Yes. Chocolate got one for thanksgiving dinner.


----------



## theyan (Apr 11, 2010)

I heard raw feeding before but haven't try it to my dogs. Do I need to consult a vet before raw feeding? My dogs ate home made dog food and kibble. Will it affect them if I give them raw food.


----------



## magicre (Apr 7, 2010)

so if my dogs ever get past transition, they could have lamb shanks as recreational bones?

they are smaller dogs....one is a pug...who is ferocious...the other is a corgi mix but has red heeler and lab in her jaws....


----------



## DaneMama (Jun 27, 2008)

magicre said:


> so if my dogs ever get past transition, they could have lamb shanks as recreational bones?
> 
> they are smaller dogs....one is a pug...who is ferocious...the other is a corgi mix but has red heeler and lab in her jaws....
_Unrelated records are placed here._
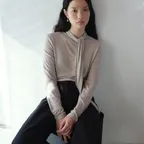 [2nd_솔비,유하 PICK] Long Sleeve Tie T-shirts E201_2color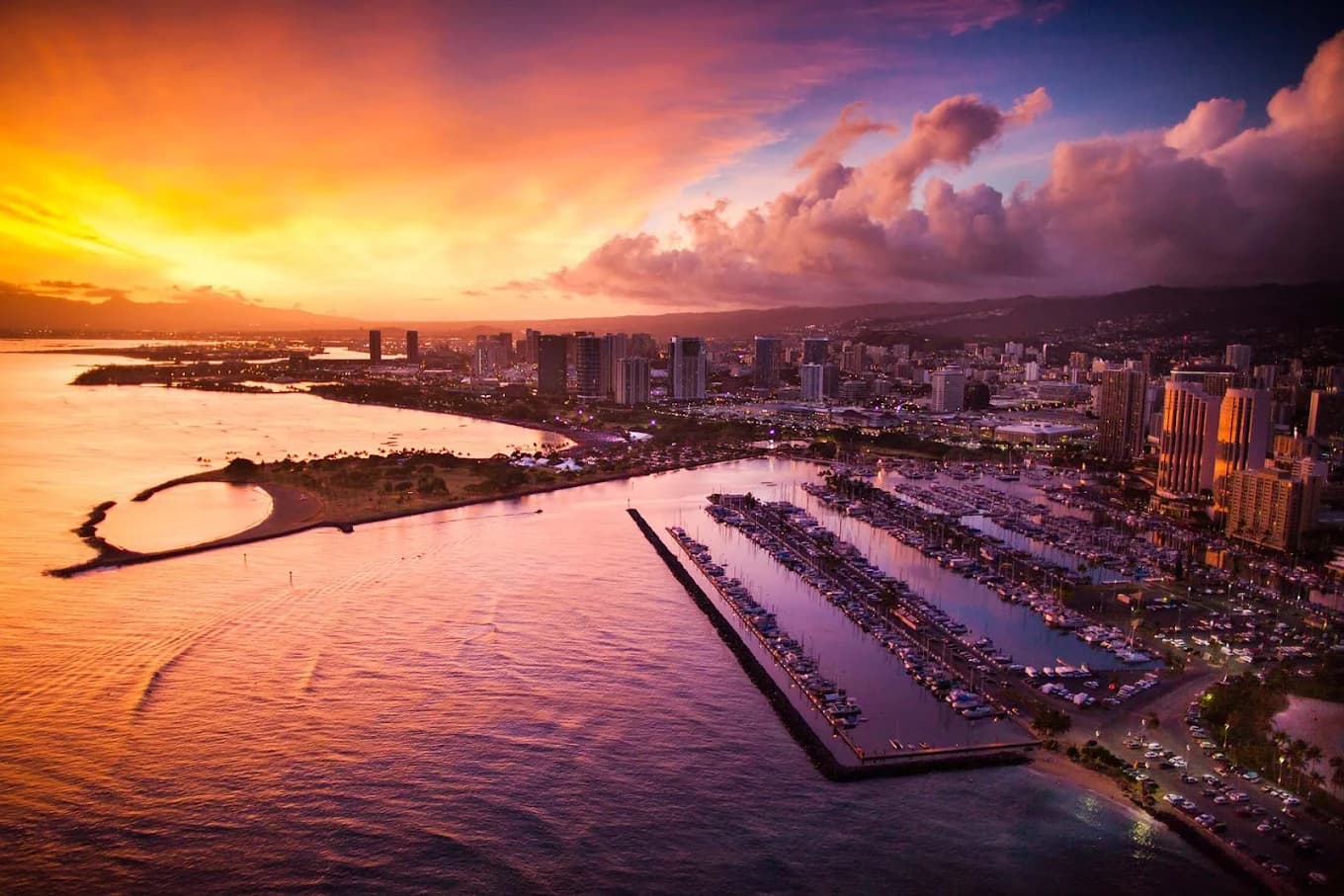 Hawaii Harbor Sunset - Scenic Tours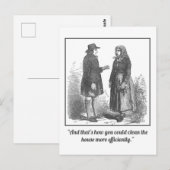 面白いパターナリズムの掃除ポストカード ポストカード (正面/裏面)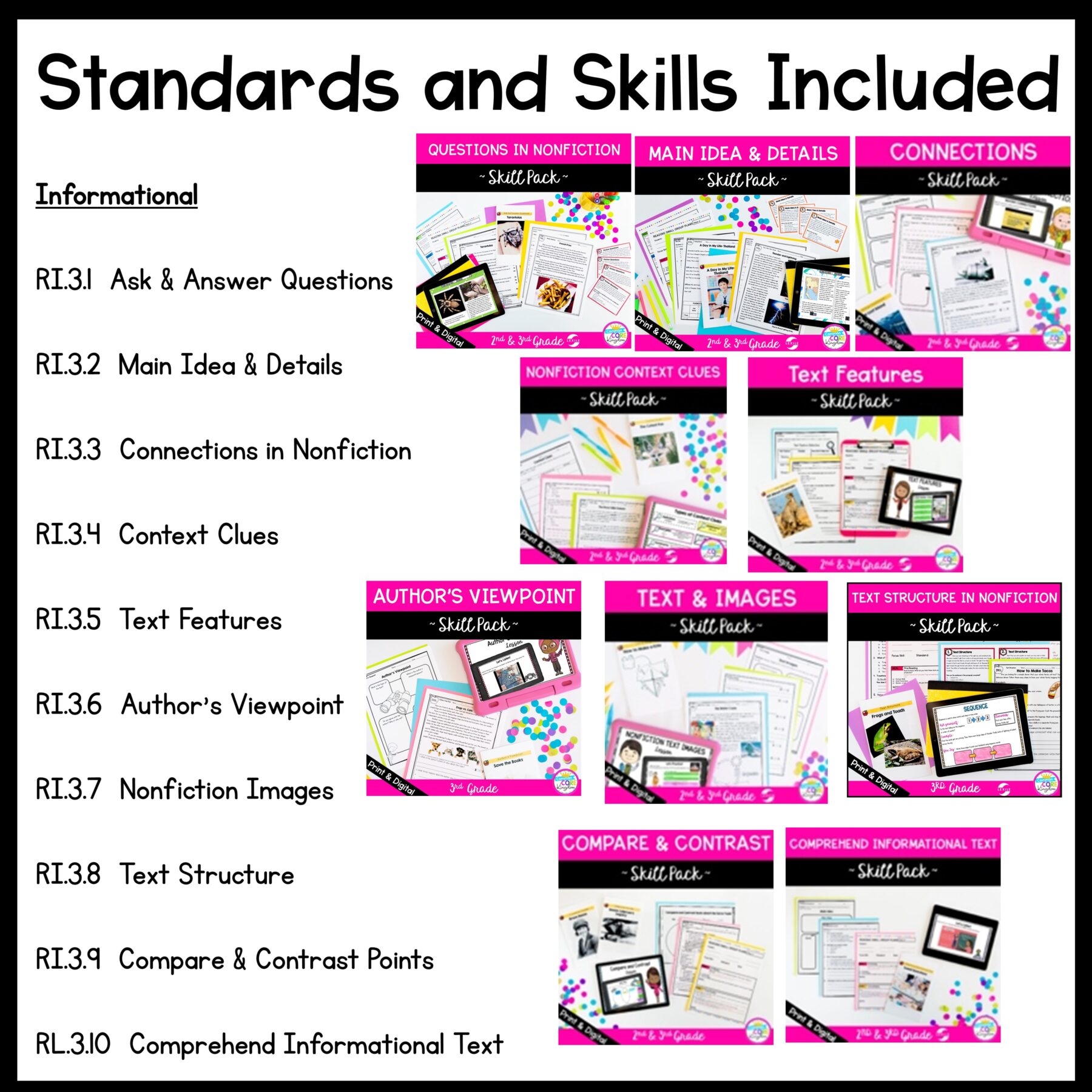 3rd Grade Reading Comprehension Curriculum - Full Year Bundle - Digital & Print - Image 9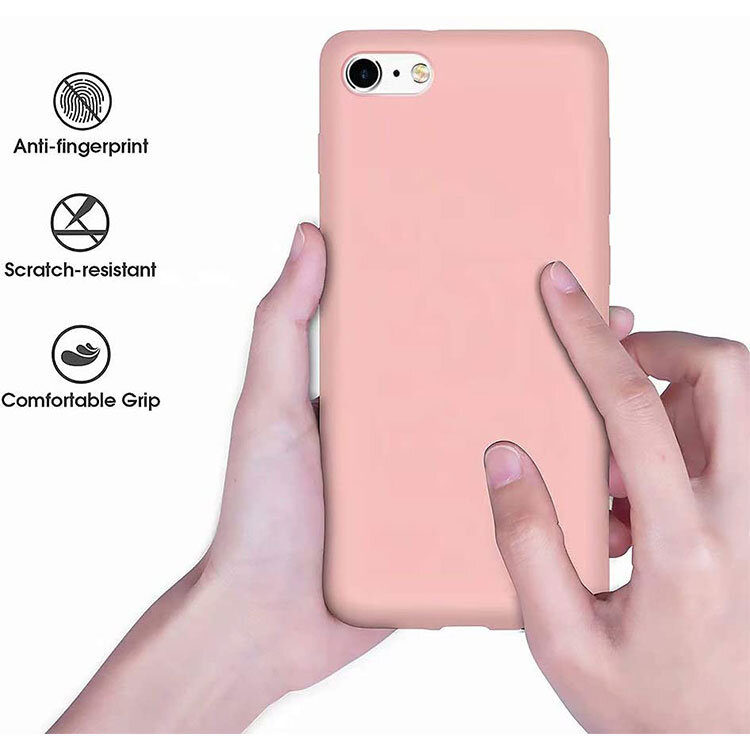 Alternative view of iPhone 7/8/SE (2020) Silikon Case Hülle -  Rosa (Matt)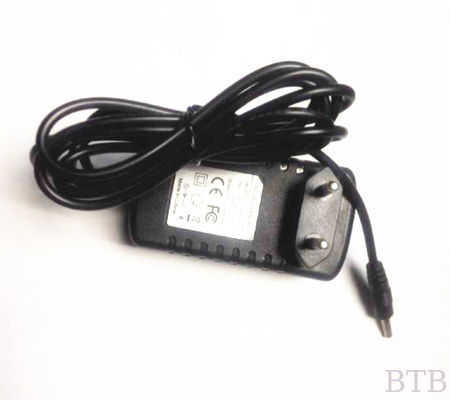 12V2A مكيّف KC شهادة كابل DC 1.5METER.AWG24DC وصلة:5.5/2.1MM المزود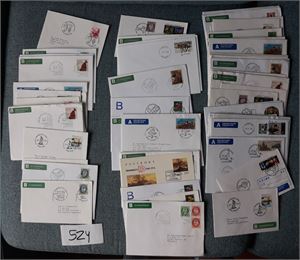 AUST-AGDER - FRIMERKETS DAG 75 forskjellige stempler på brev og kort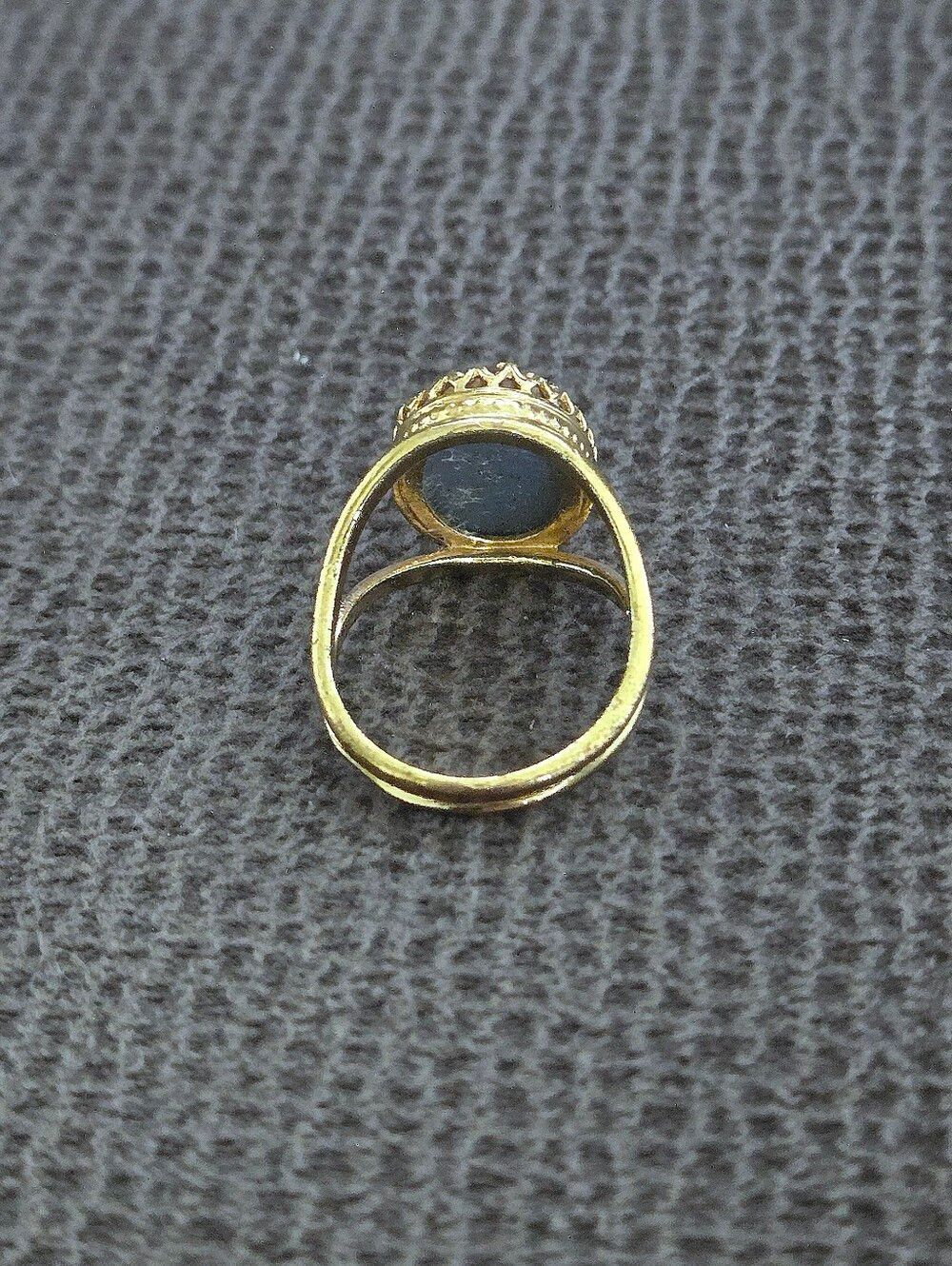 Yellow💛-Orange🧡 Druzy Ring💍 - Gently Worn with Callout - Picture 6 of 16
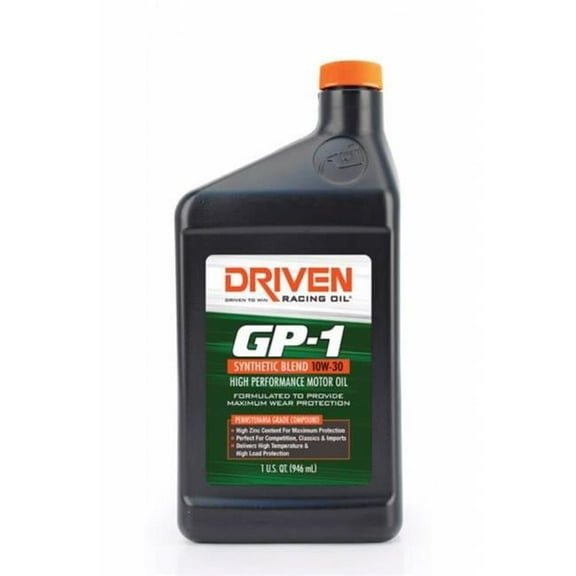 Driven Racing Oil 19306 1 qt. 10W30 GP-1 Motor Oil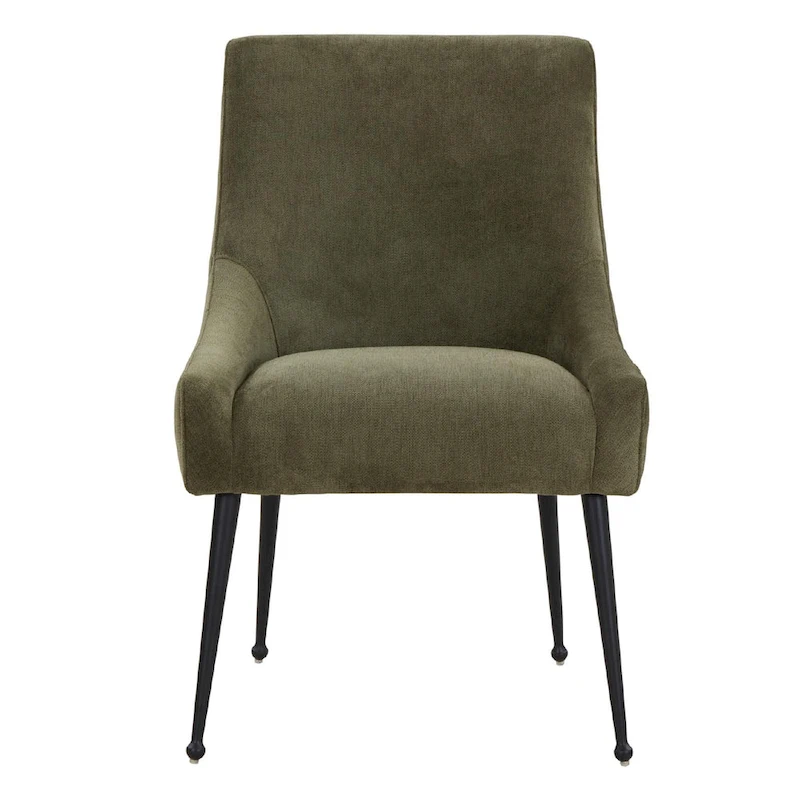 Irina Dining Chair Velvet Side Chair with Stainless Steel Leg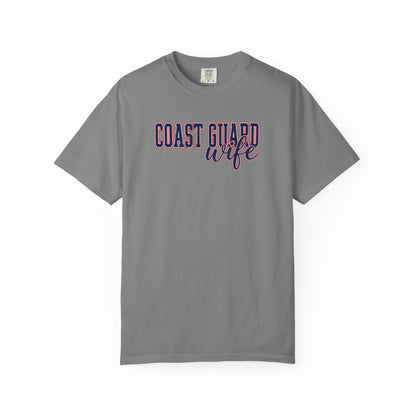 Coast Guard Wife T-Shirt — Military Spouse Tee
I don't see a reason why not! Usually little dogs don't have the jaw power to chomp down on bones and damage their teeth. When dogs come in with broken teeth from chewing on bones they are large dogs that got a cow knuckle bone.


----------



## jdatwood (Apr 13, 2009)

theyan said:


> Will it affect them if I give them raw food.


Yes, they'll be healthier :biggrin:


----------



## MollyWoppy (Mar 19, 2010)

If they were a wee bit cheaper, I'd buy lamb shanks every week for my dog. She's a heeler cross. On the rare occasion she gets them they'll last 20-30 mins or so and she ends up eating most, but not all of the bone.


----------